O mais das vezes, as criações (cinematográficas, literárias, banda desenhísticas) que versam a ficção científica, a futurologia, as distopias, ou temas quejandos, apostam sempre num dado passo, mais tarde ou mais cedo no interior da estória, a que se poderia dar o nome de “a explicação, finalmente”. Por mais distendida e (aparentemente) descentralizada que a trama pareça ser, há sempre um momento de esclarecimento e hierarquização das informações, dos elementos. Eloar Guazzelli, em O Relógio Insano, dispensa-o. Os leitores são ofertados com fragmentos de informação suficientes para perceberem quais os limites do muro da utopia/distopia pela qual se movem as personagens que vão surgindo, assim como os laços que as unem diferentemente (uma família, uma traição, um retorno...). Há perguntas retrospectivas que não se colocam e não são por isso respondidas, outras respostas surgem apontando a outras perguntas laterais, que por sua vez levarão a outras respostas... É como se nos obrigasse a fazer um pequeno trajecto no perímetro do pensamento que esta história provoca sem que fechássemos a linha, mas adivinhássemos esse contorno geral.
Onde Evereste é centrípeto, O Relógio Insano é centrífugo. A elipse e a incompletude são os outros ingredientes-chave para a emergência do ambiente misterioso da história. Todavia, essa imensa expansão da área não leva a um rompimento irreversível de um centro de coesão, por mais difuso que este seja.

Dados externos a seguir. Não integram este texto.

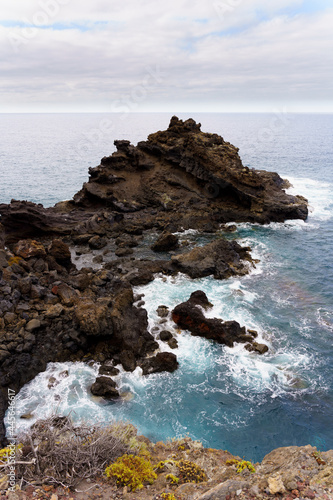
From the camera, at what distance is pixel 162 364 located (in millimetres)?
19484

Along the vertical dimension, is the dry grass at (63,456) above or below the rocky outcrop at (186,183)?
below

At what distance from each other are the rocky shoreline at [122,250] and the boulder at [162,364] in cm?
6

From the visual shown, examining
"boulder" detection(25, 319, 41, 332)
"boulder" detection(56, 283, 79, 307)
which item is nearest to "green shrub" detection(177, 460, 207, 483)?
"boulder" detection(25, 319, 41, 332)

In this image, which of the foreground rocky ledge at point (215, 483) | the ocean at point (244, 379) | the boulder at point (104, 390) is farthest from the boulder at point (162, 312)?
the foreground rocky ledge at point (215, 483)

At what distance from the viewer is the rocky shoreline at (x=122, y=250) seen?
64.5 feet

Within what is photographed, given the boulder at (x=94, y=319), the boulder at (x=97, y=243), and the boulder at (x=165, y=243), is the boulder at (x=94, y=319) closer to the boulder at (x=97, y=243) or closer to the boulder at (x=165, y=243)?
the boulder at (x=165, y=243)

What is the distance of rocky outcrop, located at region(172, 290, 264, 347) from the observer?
2162 cm

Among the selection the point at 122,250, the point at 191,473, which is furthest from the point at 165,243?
the point at 191,473

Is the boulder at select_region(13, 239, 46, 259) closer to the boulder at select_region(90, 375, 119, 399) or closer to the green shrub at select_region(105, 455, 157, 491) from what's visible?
the boulder at select_region(90, 375, 119, 399)

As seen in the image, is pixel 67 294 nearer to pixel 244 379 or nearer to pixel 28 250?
pixel 28 250

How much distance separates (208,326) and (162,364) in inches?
177

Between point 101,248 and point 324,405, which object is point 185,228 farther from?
point 324,405

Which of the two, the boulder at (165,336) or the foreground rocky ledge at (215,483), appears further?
the boulder at (165,336)

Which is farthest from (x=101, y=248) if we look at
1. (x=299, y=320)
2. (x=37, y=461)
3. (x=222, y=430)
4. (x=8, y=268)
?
(x=37, y=461)
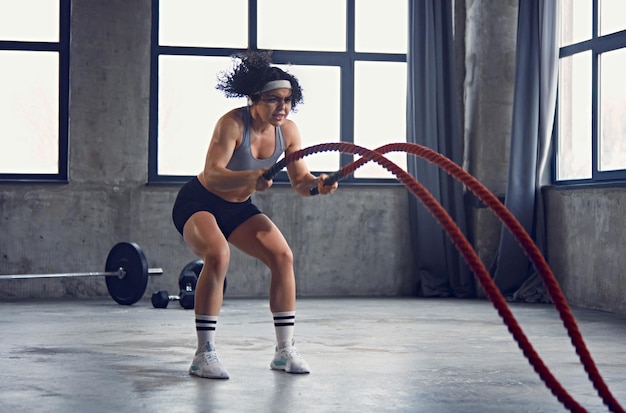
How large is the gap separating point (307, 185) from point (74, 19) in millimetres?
4212

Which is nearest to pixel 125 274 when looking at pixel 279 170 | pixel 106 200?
pixel 106 200

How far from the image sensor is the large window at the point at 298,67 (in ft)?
25.0

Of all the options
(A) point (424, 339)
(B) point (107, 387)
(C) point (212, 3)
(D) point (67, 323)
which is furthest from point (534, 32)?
(B) point (107, 387)

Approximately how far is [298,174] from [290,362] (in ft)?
2.33

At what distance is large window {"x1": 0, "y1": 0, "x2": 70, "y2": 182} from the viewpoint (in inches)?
291

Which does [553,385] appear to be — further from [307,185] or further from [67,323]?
[67,323]

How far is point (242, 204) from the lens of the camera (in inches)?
150

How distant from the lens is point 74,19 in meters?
7.35

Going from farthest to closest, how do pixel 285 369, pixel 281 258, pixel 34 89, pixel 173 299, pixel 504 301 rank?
1. pixel 34 89
2. pixel 173 299
3. pixel 285 369
4. pixel 281 258
5. pixel 504 301

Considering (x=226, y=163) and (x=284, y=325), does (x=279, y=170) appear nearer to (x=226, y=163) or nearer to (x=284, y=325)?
(x=226, y=163)

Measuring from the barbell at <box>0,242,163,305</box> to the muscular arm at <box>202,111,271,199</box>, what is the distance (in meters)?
2.96

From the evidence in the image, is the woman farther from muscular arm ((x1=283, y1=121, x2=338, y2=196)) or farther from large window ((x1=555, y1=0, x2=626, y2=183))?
large window ((x1=555, y1=0, x2=626, y2=183))

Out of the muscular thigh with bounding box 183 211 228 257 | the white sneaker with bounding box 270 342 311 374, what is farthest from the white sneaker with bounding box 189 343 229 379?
the muscular thigh with bounding box 183 211 228 257

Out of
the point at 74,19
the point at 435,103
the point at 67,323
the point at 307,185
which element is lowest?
the point at 67,323
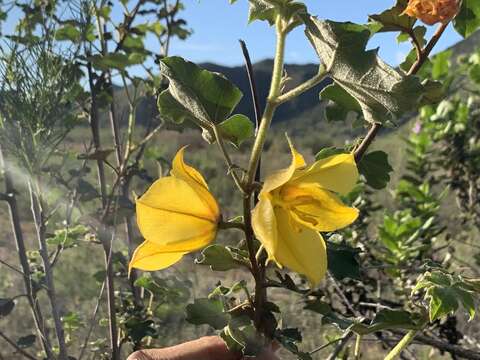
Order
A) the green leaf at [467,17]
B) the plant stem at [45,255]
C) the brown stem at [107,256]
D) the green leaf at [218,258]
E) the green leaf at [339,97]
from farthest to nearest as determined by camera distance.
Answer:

Trata-se de facto do retrato de uma distopia e, como soe ser-se nestas ficções, o lema da ironia é um dos estandartes em uso, retraçando algumas das características dessa futura sociedade opressiva àquelas que já hoje partilhamos nas nossas civilizações, contemporâneas, tecnológicas, democrato-liberais, sociedades de entretenimento participativo, de espectáculo permanente, de uma ideologia difusa numa mão-cheia de princípios vagos mas a que se pode dar um nome relativamente simples: “o meu conforto”. Nunca se sabe, porém, o meu pelo preço de quem?
É óbvio que, no seguimento de uma já longa tradição que mergulha as suas raízes douradas em Jonathan Swift, mas que passa por outras obras como O Admirável Mundo Novo de Aldous Huxley e 1984 de George Orwell (o primeiro superior ao segundo por se ter verificado mais real), todo este retrato de uma cidade onde a aparente ordem (a parte do “relógio”) é mantida pelo silêncio, pequenas ou grandes tiranias e pelo controlo utópico (a parte do “insano”) necessariamente retrata “factos reais” existentes na nossa realidade política (de polis, cidade, que habitamos cada vez mais em conjuntos maiores, graças às tecnologias comunicacionais, que tanto nos “conectam” como nos “alienam”, pasto de discussão). Isto é, apontam-se esses pequenos gestos para o bem de todos que cortam as liberdades individuais dos cidadãos, por menores que elas sejam, pareçam ser, ou por mais ridiculamente egoístas que pareçam essas vontades. Certo, mas por isso mesmo são vontades individuais, e não de grupo, que é o que todo o pensamento utopista pensa poder alguma vez se verificar. O episódio do velho a pagar duas vezes a multa por ter acendido um cigarro, e, face à surpresa do guarda, lhe responde: “Foi o senhor policial que não entendeu, isso é só um adianto... vou fumar outro”, mais do que caricato ou humorístico, dever-nos-á fazer pensar.
Ainda que se possa entender uma linha de acção relativamente central, que une as várias pontas de acção do livro, poderemos, de novo, recorrer à noção de polifonia (que se verifica também nos termos da figuração e tratamento gráfico de prancha para prancha, umas realistas, outras estilizadas, as personagens raramente desvendando os seus rostos completos, outras páginas apresentando-se - como a mostrada - mais como metáfora que representação), a construção de uma obra una pelas difusas e díspares vozes das personagens que a habitam, para classificar o tipo de ficção d’O Relógio Insano.
Por exemplo, uma pergunta flutua no fim do livro. Há um final feliz? Há um retorno real? Ou uma fuga tornada chegada?